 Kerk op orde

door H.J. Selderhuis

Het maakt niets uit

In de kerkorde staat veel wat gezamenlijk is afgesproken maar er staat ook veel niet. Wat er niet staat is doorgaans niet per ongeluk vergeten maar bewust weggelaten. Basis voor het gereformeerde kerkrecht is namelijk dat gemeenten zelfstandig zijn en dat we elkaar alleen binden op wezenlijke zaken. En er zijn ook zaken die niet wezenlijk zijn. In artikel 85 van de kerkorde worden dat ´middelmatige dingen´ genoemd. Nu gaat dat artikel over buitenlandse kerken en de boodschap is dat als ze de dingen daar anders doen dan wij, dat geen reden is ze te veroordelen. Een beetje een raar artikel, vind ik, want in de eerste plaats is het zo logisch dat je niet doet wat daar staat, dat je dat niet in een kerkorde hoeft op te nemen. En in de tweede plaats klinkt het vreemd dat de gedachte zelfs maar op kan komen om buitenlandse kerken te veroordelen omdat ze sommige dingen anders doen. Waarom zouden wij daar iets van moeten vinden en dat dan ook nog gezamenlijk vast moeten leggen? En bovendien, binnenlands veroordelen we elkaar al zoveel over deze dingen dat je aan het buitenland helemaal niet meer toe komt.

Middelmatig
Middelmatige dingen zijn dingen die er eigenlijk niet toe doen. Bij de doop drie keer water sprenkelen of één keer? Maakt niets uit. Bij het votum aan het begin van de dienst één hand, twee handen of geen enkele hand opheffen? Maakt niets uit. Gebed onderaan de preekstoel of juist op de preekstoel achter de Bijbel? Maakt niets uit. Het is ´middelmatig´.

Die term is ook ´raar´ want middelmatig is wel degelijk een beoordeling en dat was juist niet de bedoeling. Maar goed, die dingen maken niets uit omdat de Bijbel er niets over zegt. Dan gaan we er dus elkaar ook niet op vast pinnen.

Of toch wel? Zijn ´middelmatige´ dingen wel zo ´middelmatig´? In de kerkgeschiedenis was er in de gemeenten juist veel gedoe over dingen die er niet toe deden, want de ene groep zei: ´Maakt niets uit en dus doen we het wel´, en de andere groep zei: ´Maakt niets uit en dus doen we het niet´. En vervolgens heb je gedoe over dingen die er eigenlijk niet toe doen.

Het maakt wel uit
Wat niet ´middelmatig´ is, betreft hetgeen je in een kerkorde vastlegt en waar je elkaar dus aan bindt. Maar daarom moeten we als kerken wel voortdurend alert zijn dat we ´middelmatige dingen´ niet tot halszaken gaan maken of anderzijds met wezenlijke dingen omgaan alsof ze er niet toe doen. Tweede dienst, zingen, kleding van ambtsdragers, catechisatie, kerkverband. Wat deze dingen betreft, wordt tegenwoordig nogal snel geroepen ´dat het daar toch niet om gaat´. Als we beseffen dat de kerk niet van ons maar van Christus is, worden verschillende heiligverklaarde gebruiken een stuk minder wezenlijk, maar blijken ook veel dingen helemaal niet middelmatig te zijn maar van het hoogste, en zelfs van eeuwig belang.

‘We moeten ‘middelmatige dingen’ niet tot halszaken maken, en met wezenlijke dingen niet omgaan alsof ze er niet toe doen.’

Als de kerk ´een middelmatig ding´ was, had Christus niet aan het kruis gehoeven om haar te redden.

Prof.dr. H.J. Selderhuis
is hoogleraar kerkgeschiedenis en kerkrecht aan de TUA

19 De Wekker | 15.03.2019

____

▸ WORK TO BE COMPLETED
Please copy only these lines, exactly: the first line of the records through the line containing "Het maakt wel uit", ends included.

▸ EXERCISE RESPONSE
 Kerk op orde

door H.J. Selderhuis

Het maakt niets uit

In de kerkorde staat veel wat gezamenlijk is afgesproken maar er staat ook veel niet. Wat er niet staat is doorgaans niet per ongeluk vergeten maar bewust weggelaten. Basis voor het gereformeerde kerkrecht is namelijk dat gemeenten zelfstandig zijn en dat we elkaar alleen binden op wezenlijke zaken. En er zijn ook zaken die niet wezenlijk zijn. In artikel 85 van de kerkorde worden dat ´middelmatige dingen´ genoemd. Nu gaat dat artikel over buitenlandse kerken en de boodschap is dat als ze de dingen daar anders doen dan wij, dat geen reden is ze te veroordelen. Een beetje een raar artikel, vind ik, want in de eerste plaats is het zo logisch dat je niet doet wat daar staat, dat je dat niet in een kerkorde hoeft op te nemen. En in de tweede plaats klinkt het vreemd dat de gedachte zelfs maar op kan komen om buitenlandse kerken te veroordelen omdat ze sommige dingen anders doen. Waarom zouden wij daar iets van moeten vinden en dat dan ook nog gezamenlijk vast moeten leggen? En bovendien, binnenlands veroordelen we elkaar al zoveel over deze dingen dat je aan het buitenland helemaal niet meer toe komt.

Middelmatig
Middelmatige dingen zijn dingen die er eigenlijk niet toe doen. Bij de doop drie keer water sprenkelen of één keer? Maakt niets uit. Bij het votum aan het begin van de dienst één hand, twee handen of geen enkele hand opheffen? Maakt niets uit. Gebed onderaan de preekstoel of juist op de preekstoel achter de Bijbel? Maakt niets uit. Het is ´middelmatig´.

Die term is ook ´raar´ want middelmatig is wel degelijk een beoordeling en dat was juist niet de bedoeling. Maar goed, die dingen maken niets uit omdat de Bijbel er niets over zegt. Dan gaan we er dus elkaar ook niet op vast pinnen.

Of toch wel? Zijn ´middelmatige´ dingen wel zo ´middelmatig´? In de kerkgeschiedenis was er in de gemeenten juist veel gedoe over dingen die er niet toe deden, want de ene groep zei: ´Maakt niets uit en dus doen we het wel´, en de andere groep zei: ´Maakt niets uit en dus doen we het niet´. En vervolgens heb je gedoe over dingen die er eigenlijk niet toe doen.

Het maakt wel uit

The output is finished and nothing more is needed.